— Begin GIVEN RECORDS —

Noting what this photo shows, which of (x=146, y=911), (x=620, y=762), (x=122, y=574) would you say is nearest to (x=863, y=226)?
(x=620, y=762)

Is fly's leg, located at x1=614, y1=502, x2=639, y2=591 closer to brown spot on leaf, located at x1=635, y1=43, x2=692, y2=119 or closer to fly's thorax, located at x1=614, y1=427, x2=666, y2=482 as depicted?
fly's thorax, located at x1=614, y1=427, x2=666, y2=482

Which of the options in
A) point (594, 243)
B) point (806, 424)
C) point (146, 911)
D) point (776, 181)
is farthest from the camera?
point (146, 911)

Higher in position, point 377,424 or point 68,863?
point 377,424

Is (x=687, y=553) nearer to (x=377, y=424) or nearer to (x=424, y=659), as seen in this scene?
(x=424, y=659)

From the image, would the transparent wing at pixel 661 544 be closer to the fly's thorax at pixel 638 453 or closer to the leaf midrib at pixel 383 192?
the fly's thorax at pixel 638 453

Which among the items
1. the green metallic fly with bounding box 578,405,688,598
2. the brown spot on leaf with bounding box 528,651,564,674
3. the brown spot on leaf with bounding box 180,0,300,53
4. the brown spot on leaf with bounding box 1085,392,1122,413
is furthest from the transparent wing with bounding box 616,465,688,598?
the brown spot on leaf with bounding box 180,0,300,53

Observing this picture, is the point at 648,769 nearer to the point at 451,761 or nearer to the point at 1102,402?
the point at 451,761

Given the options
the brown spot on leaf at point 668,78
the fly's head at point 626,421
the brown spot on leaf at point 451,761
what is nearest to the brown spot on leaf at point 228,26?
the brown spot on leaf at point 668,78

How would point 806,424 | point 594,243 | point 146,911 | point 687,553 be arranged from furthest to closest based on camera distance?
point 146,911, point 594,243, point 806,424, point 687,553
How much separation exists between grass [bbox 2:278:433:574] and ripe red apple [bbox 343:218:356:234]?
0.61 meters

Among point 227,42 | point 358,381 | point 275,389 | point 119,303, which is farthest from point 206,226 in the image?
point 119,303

— End GIVEN RECORDS —

GOAL:
Copy all of the records above word for word, with their answers.

OUTPUT OF THE TASK:
Noting what this photo shows, which of (x=146, y=911), (x=620, y=762), (x=122, y=574) would you say is nearest to (x=863, y=226)?
(x=620, y=762)

Is fly's leg, located at x1=614, y1=502, x2=639, y2=591 closer to brown spot on leaf, located at x1=635, y1=43, x2=692, y2=119 or closer to fly's thorax, located at x1=614, y1=427, x2=666, y2=482 as depicted?
fly's thorax, located at x1=614, y1=427, x2=666, y2=482

Which of the options in
A) point (594, 243)
B) point (806, 424)
C) point (146, 911)
D) point (776, 181)
is farthest from the camera?
point (146, 911)

Higher in position, point 377,424 or point 68,863?
point 377,424

Is (x=687, y=553) nearer to (x=377, y=424) or nearer to (x=424, y=659), as seen in this scene?
(x=424, y=659)

From the image, would the transparent wing at pixel 661 544 be closer to the fly's thorax at pixel 638 453 or closer to the leaf midrib at pixel 383 192?
the fly's thorax at pixel 638 453

Which among the items
1. the green metallic fly with bounding box 578,405,688,598
2. the brown spot on leaf with bounding box 528,651,564,674
3. the brown spot on leaf with bounding box 180,0,300,53
4. the brown spot on leaf with bounding box 1085,392,1122,413
is furthest from the transparent wing with bounding box 616,465,688,598?
the brown spot on leaf with bounding box 180,0,300,53

Observing this picture, is the point at 648,769 nearer to the point at 451,761 or nearer to the point at 1102,402?
the point at 451,761

Given the options
the brown spot on leaf at point 668,78
the fly's head at point 626,421
the brown spot on leaf at point 451,761
what is nearest to the brown spot on leaf at point 228,26?
the brown spot on leaf at point 668,78

How would point 806,424 | point 594,243 | point 146,911 | point 687,553 be arranged from furthest to closest based on camera distance?
point 146,911, point 594,243, point 806,424, point 687,553
How much separation exists between grass [bbox 2:278:433:574] and ripe red apple [bbox 343:218:356:234]?
0.61 meters

Among point 227,42 | point 358,381 | point 275,389 | point 119,303, which is farthest from point 206,226 in the image?
point 119,303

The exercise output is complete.